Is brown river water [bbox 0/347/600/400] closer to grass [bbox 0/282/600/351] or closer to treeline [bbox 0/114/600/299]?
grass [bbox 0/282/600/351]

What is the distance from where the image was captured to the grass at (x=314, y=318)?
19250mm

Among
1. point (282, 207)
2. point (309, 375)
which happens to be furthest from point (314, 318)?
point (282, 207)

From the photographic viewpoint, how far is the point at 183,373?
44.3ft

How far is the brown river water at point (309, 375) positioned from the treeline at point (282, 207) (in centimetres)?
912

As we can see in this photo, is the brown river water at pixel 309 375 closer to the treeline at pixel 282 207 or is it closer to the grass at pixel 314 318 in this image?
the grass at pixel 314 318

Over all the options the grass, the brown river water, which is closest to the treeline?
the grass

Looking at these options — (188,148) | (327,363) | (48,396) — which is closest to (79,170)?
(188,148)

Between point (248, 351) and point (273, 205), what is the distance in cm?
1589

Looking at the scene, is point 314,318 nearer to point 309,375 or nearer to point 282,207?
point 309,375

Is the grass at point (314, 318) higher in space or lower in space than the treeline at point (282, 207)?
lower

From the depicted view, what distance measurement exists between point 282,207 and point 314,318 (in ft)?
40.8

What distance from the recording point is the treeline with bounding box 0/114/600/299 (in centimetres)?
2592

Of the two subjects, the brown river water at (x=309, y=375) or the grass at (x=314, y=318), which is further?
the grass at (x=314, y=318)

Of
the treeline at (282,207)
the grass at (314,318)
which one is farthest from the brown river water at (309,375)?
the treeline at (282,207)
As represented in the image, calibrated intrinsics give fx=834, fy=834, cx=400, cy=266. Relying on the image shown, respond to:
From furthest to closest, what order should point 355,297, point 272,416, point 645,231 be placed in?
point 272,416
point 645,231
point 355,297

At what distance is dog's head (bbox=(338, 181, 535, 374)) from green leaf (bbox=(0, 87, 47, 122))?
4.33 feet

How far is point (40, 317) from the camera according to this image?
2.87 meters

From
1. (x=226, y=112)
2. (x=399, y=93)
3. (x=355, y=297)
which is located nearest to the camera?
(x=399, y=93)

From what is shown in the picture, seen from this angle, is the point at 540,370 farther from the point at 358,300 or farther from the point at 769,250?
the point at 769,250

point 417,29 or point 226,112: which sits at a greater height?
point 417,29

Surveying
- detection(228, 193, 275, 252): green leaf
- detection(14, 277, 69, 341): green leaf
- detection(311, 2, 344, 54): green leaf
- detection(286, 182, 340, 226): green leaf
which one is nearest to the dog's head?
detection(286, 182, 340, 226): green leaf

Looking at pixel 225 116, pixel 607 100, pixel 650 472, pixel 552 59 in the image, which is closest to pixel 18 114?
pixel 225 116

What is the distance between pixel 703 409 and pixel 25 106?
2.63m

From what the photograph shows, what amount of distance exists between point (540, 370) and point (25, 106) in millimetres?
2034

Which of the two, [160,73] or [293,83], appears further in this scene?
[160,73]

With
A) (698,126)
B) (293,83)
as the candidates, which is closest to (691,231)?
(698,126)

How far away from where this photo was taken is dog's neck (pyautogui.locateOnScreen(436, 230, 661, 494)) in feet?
+++
Give a word-for-word copy of the records.

- Result of this task:
Is brown river water [bbox 0/347/600/400] closer to grass [bbox 0/282/600/351] or closer to treeline [bbox 0/114/600/299]?
grass [bbox 0/282/600/351]

What is the distance from where the image was captured to the grass at (x=314, y=318)?
19250mm

Among
1. point (282, 207)
2. point (309, 375)
which happens to be furthest from point (314, 318)?
point (282, 207)

From the photographic viewpoint, how far is the point at 183,373?
44.3ft

How far is the brown river water at point (309, 375) positioned from the treeline at point (282, 207) (in centimetres)?
912

As we can see in this photo, is the brown river water at pixel 309 375 closer to the treeline at pixel 282 207 or is it closer to the grass at pixel 314 318 in this image?
the grass at pixel 314 318

Over all the options the grass, the brown river water, which is closest to the treeline?
the grass

Looking at these options — (188,148) | (327,363) | (48,396) — which is closest to (79,170)?
(188,148)

Between point (248, 351) and point (273, 205), what is the distance in cm?
1589

Looking at the scene, is point 314,318 nearer to point 309,375 or nearer to point 282,207?
point 309,375

Is the grass at point (314, 318) higher in space or lower in space than the treeline at point (282, 207)?
lower

From the depicted view, what distance measurement exists between point 282,207 and point 314,318 (in ft)?
40.8

What distance from the recording point is the treeline with bounding box 0/114/600/299 (in centimetres)?
2592

Of the two subjects, the brown river water at (x=309, y=375) or the grass at (x=314, y=318), which is further?
the grass at (x=314, y=318)

Of
the treeline at (282,207)
the grass at (314,318)
which one is farthest from the brown river water at (309,375)?
the treeline at (282,207)
As represented in the image, calibrated intrinsics give fx=834, fy=834, cx=400, cy=266. Relying on the image shown, respond to:
From furthest to closest, what order should point 355,297, point 272,416, point 645,231 be placed in?
point 272,416
point 645,231
point 355,297

At what distance is dog's head (bbox=(338, 181, 535, 374)) from green leaf (bbox=(0, 87, 47, 122))?
4.33 feet

How far is point (40, 317) from the camera according to this image?
2.87 meters

From
1. (x=226, y=112)
2. (x=399, y=93)
3. (x=355, y=297)
which is located nearest to the camera?
(x=399, y=93)

From what is shown in the picture, seen from this angle, is the point at 540,370 farther from the point at 358,300 or farther from the point at 769,250?
the point at 769,250

point 417,29 or point 226,112: which sits at a greater height?
point 417,29

Surveying
- detection(228, 193, 275, 252): green leaf
- detection(14, 277, 69, 341): green leaf
- detection(311, 2, 344, 54): green leaf
- detection(286, 182, 340, 226): green leaf
which one is nearest to the dog's head?
detection(286, 182, 340, 226): green leaf

Looking at pixel 225 116, pixel 607 100, pixel 650 472, pixel 552 59 in the image, which is closest to pixel 18 114?
pixel 225 116

What is the distance between pixel 703 409 and pixel 25 106?
2.63m

From what the photograph shows, what amount of distance exists between point (540, 370) and point (25, 106) in millimetres?
2034

Which of the two, [160,73] or [293,83], appears further in this scene?
[160,73]

With
A) (698,126)
B) (293,83)
as the candidates, which is closest to (691,231)?
(698,126)

How far away from where this photo was taken is dog's neck (pyautogui.locateOnScreen(436, 230, 661, 494)) in feet?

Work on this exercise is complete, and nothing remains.